>>
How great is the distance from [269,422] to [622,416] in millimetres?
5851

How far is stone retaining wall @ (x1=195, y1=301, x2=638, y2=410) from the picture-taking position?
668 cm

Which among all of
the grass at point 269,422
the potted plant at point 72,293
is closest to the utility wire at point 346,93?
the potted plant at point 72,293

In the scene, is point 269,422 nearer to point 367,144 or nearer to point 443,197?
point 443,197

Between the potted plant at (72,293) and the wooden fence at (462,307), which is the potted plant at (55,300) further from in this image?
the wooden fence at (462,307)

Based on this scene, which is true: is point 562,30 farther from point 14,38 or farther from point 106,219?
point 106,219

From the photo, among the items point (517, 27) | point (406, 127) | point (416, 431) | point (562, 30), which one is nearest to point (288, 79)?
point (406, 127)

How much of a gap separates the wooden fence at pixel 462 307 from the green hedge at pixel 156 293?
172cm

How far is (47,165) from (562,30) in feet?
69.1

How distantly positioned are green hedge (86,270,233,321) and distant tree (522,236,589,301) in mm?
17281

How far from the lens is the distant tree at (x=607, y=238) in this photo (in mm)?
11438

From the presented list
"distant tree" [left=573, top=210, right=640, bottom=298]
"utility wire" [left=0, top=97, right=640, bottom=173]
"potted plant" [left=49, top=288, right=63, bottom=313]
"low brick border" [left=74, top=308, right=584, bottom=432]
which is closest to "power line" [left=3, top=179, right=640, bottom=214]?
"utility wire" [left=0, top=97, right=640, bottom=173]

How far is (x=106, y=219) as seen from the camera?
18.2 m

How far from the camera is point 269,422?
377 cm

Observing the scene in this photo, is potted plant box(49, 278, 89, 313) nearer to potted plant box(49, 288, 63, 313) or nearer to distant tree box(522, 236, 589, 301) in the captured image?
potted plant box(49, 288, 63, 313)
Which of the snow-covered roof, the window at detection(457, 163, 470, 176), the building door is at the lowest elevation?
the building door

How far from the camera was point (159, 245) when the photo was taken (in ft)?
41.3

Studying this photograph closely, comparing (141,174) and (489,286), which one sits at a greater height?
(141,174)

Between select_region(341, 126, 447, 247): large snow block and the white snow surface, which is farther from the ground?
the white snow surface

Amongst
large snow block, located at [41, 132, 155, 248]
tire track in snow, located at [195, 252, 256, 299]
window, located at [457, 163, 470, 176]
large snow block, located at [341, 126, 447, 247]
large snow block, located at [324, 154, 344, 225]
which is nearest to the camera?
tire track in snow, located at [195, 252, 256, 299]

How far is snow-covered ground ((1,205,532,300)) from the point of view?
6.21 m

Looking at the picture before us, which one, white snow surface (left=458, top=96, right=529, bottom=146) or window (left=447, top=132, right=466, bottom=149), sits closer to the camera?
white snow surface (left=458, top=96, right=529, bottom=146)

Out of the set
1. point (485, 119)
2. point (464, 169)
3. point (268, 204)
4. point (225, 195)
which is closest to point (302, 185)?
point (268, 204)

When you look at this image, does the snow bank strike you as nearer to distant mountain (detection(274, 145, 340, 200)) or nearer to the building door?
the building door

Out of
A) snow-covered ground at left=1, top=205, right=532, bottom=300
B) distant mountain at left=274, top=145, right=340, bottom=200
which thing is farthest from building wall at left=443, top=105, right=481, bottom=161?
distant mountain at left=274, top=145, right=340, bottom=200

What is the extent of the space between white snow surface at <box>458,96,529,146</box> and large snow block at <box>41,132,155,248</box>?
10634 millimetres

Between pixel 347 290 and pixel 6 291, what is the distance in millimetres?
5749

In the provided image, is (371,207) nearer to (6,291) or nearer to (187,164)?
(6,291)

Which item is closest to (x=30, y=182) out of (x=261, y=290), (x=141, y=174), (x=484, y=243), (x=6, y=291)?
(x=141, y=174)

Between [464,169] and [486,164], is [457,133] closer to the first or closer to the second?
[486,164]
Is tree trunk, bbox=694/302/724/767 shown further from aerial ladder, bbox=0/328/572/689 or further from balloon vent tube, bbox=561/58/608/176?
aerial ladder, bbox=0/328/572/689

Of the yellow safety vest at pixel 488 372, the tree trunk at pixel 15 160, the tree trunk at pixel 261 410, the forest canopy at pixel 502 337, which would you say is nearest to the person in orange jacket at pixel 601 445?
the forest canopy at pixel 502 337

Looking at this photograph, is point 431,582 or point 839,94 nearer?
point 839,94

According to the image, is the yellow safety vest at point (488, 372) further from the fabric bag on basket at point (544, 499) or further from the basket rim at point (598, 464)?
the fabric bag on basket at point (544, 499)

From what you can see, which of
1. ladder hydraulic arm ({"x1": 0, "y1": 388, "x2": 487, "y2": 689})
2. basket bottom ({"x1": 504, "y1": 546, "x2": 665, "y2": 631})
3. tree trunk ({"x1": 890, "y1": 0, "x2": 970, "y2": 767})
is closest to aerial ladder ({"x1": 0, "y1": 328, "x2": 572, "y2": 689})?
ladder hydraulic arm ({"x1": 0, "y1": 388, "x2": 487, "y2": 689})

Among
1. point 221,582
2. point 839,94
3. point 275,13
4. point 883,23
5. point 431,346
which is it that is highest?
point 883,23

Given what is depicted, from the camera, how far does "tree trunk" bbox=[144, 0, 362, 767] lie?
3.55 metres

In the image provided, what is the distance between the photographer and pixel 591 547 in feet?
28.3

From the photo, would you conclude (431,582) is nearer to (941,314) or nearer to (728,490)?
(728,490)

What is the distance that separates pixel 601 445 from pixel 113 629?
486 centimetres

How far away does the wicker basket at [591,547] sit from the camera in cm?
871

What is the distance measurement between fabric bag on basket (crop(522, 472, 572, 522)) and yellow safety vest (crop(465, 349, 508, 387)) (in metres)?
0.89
<<
- [Your objective]:
Copy out every one of these lines word for word.

- [Finished answer]:
How great is the distance from [269,422] to [622,416] in millimetres?
5851

How far is stone retaining wall @ (x1=195, y1=301, x2=638, y2=410) from the picture-taking position?
668 cm

Which among all of
the grass at point 269,422
the potted plant at point 72,293
is closest to the utility wire at point 346,93?
the potted plant at point 72,293

In the scene, is point 269,422 nearer to point 367,144 or nearer to point 443,197?
point 443,197

Between the potted plant at (72,293) and the wooden fence at (462,307), which is the potted plant at (55,300) further from in this image?
the wooden fence at (462,307)

Based on this scene, which is true: is point 562,30 farther from point 14,38 or farther from point 106,219?
point 106,219

From the photo, among the items point (517, 27) | point (406, 127) | point (416, 431) | point (562, 30), which one is nearest to point (288, 79)?
point (406, 127)

How much of a gap separates the wooden fence at pixel 462 307 from the green hedge at pixel 156 293?
172cm

How far is (47,165) from (562,30) in feet?
69.1

How distantly positioned are green hedge (86,270,233,321) and distant tree (522,236,589,301) in mm?
17281

How far from the lens is the distant tree at (x=607, y=238) in this photo (in mm)?
11438

From the presented list
"distant tree" [left=573, top=210, right=640, bottom=298]
"utility wire" [left=0, top=97, right=640, bottom=173]
"potted plant" [left=49, top=288, right=63, bottom=313]
"low brick border" [left=74, top=308, right=584, bottom=432]
which is closest to "power line" [left=3, top=179, right=640, bottom=214]?
"utility wire" [left=0, top=97, right=640, bottom=173]

How far is (x=106, y=219) as seen from the camera?
18.2 m

How far from the camera is point 269,422?
377 cm

Observing the scene in this photo, is potted plant box(49, 278, 89, 313) nearer to potted plant box(49, 288, 63, 313) or nearer to distant tree box(522, 236, 589, 301) in the captured image?
potted plant box(49, 288, 63, 313)
Which of the snow-covered roof, the window at detection(457, 163, 470, 176), the building door is at the lowest elevation?
the building door

How far from the camera was point (159, 245) when the photo was taken (in ft)?
41.3

Studying this photograph closely, comparing (141,174) and (489,286), which one sits at a greater height?
(141,174)

Between select_region(341, 126, 447, 247): large snow block and the white snow surface, which is farther from the ground?
the white snow surface

Amongst
large snow block, located at [41, 132, 155, 248]
tire track in snow, located at [195, 252, 256, 299]
window, located at [457, 163, 470, 176]
large snow block, located at [341, 126, 447, 247]
large snow block, located at [324, 154, 344, 225]
which is nearest to the camera?
tire track in snow, located at [195, 252, 256, 299]

How far is snow-covered ground ((1,205,532,300)) from the point of view?
6.21 m

Looking at the picture before us, which one, white snow surface (left=458, top=96, right=529, bottom=146) or window (left=447, top=132, right=466, bottom=149), sits closer to the camera?
white snow surface (left=458, top=96, right=529, bottom=146)

Out of the set
1. point (485, 119)
2. point (464, 169)
3. point (268, 204)
4. point (225, 195)
which is closest to point (302, 185)?
point (268, 204)

When you look at this image, does the snow bank strike you as nearer to distant mountain (detection(274, 145, 340, 200)) or nearer to the building door?
the building door

Out of
A) snow-covered ground at left=1, top=205, right=532, bottom=300
B) distant mountain at left=274, top=145, right=340, bottom=200
which thing is farthest from building wall at left=443, top=105, right=481, bottom=161?
distant mountain at left=274, top=145, right=340, bottom=200

What is the extent of the space between white snow surface at <box>458,96,529,146</box> and large snow block at <box>41,132,155,248</box>?
10634 millimetres

Between pixel 347 290 and pixel 6 291, what is the distance in millimetres?
5749

In the provided image, is (371,207) nearer to (6,291) or nearer to (187,164)?
(6,291)

Which item is closest to (x=30, y=182) out of (x=261, y=290), (x=141, y=174), (x=484, y=243), (x=6, y=291)?
(x=141, y=174)

Between [464,169] and [486,164], is [457,133] closer to the first or closer to the second?
[486,164]
Is tree trunk, bbox=694/302/724/767 shown further from aerial ladder, bbox=0/328/572/689 or further from balloon vent tube, bbox=561/58/608/176?
aerial ladder, bbox=0/328/572/689

Of the yellow safety vest at pixel 488 372, the tree trunk at pixel 15 160, the tree trunk at pixel 261 410, the forest canopy at pixel 502 337, which would you say is nearest to the person in orange jacket at pixel 601 445?
the forest canopy at pixel 502 337

Looking at this photograph, is point 431,582 or point 839,94 nearer?
point 839,94

According to the image, is the yellow safety vest at point (488, 372) further from the fabric bag on basket at point (544, 499) or further from the basket rim at point (598, 464)?
the fabric bag on basket at point (544, 499)

From what you can see, which of
1. ladder hydraulic arm ({"x1": 0, "y1": 388, "x2": 487, "y2": 689})
2. basket bottom ({"x1": 504, "y1": 546, "x2": 665, "y2": 631})
3. tree trunk ({"x1": 890, "y1": 0, "x2": 970, "y2": 767})
is closest to aerial ladder ({"x1": 0, "y1": 328, "x2": 572, "y2": 689})?
ladder hydraulic arm ({"x1": 0, "y1": 388, "x2": 487, "y2": 689})

Among
1. point 221,582
2. point 839,94
3. point 275,13
4. point 883,23
5. point 431,346
which is it that is highest?
point 883,23

Given what is depicted, from the camera, how far does "tree trunk" bbox=[144, 0, 362, 767] lie?
3.55 metres

In the image provided, what is the distance between the photographer and pixel 591 547 in feet?
28.3

From the photo, would you conclude (431,582) is nearer to (941,314) or nearer to (728,490)?
(728,490)

What is the distance that separates pixel 601 445 from pixel 113 629?
486 centimetres

How far away does the wicker basket at [591,547] sit from the camera in cm?
871

What is the distance measurement between fabric bag on basket (crop(522, 472, 572, 522)) and yellow safety vest (crop(465, 349, 508, 387)) (in metres)?
0.89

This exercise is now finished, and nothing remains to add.